Task objective: Please reproduce the listing in its entirety, exactly as written, but without images.

Data section:
——————

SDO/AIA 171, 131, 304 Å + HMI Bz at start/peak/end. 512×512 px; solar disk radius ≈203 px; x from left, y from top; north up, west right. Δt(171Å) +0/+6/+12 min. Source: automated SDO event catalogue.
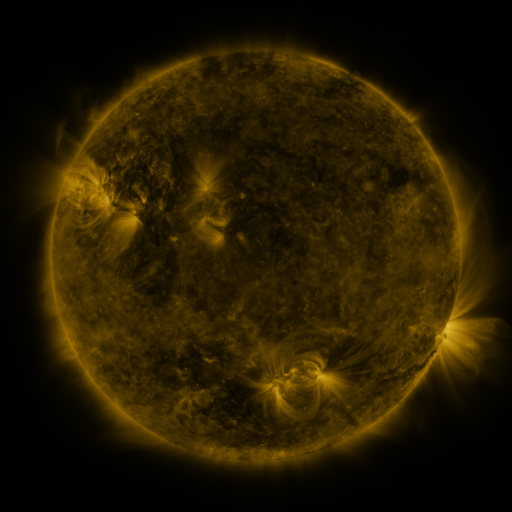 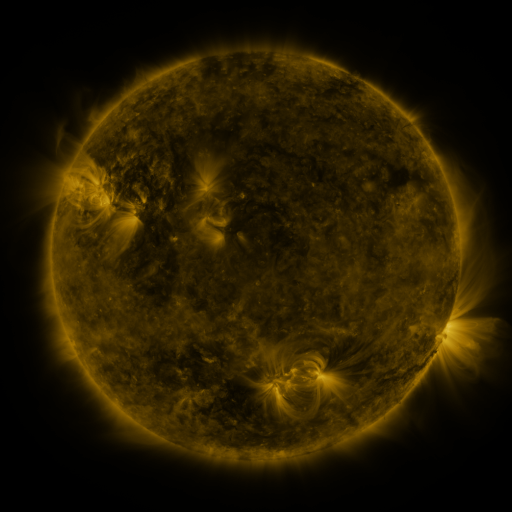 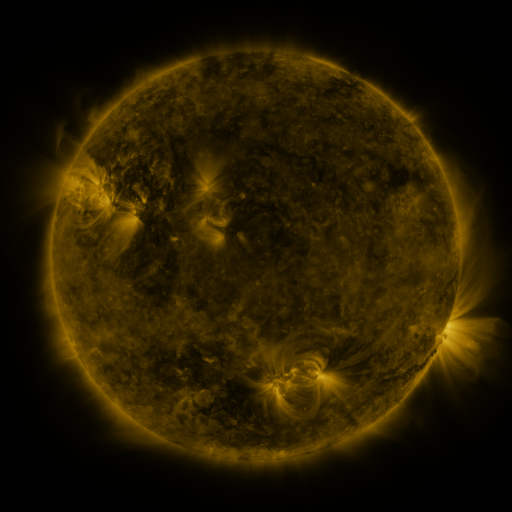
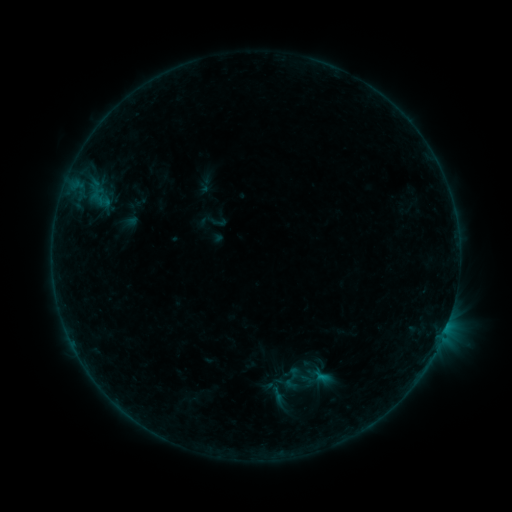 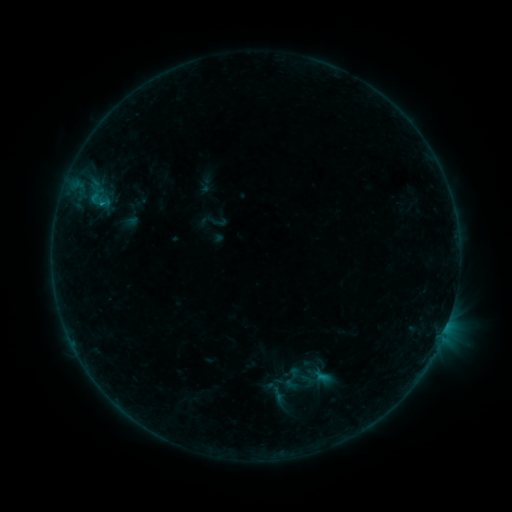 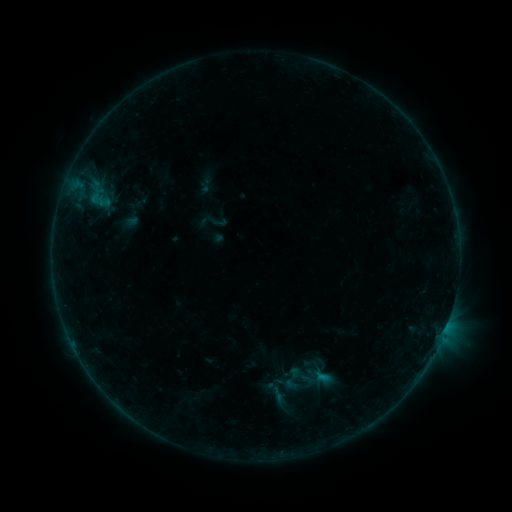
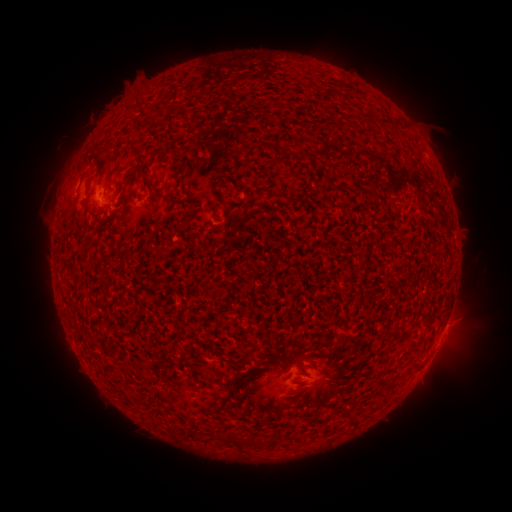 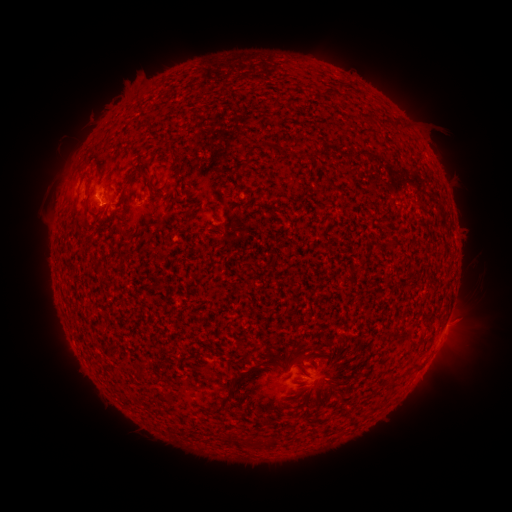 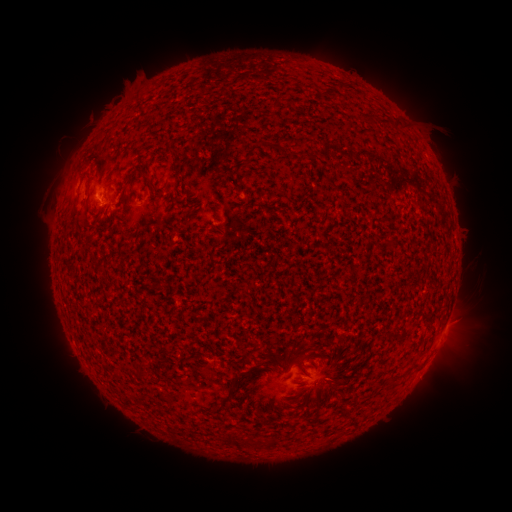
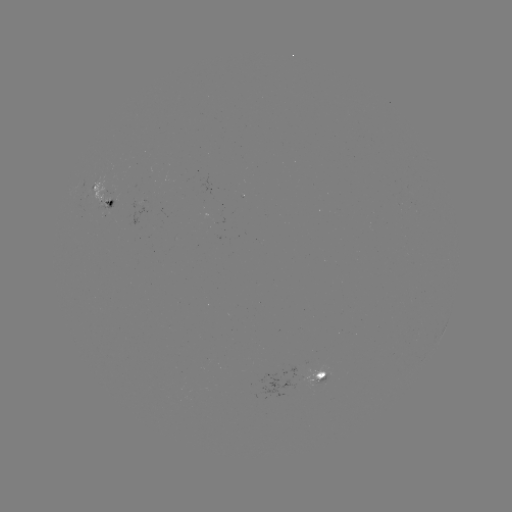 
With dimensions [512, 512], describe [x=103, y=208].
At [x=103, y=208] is B2.9 flare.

——————

Solved problem:
SDO/AIA 171, 131, 304 Å + HMI Bz at start/peak/end. 512×512 px; solar disk radius ≈203 px; x from left, y from top; north up, west right. Δt(171Å) +0/+6/+12 min. Source: automated SDO event catalogue.
With dimensions [512, 512], describe [x=103, y=208].
At [x=103, y=208] is B2.9 flare.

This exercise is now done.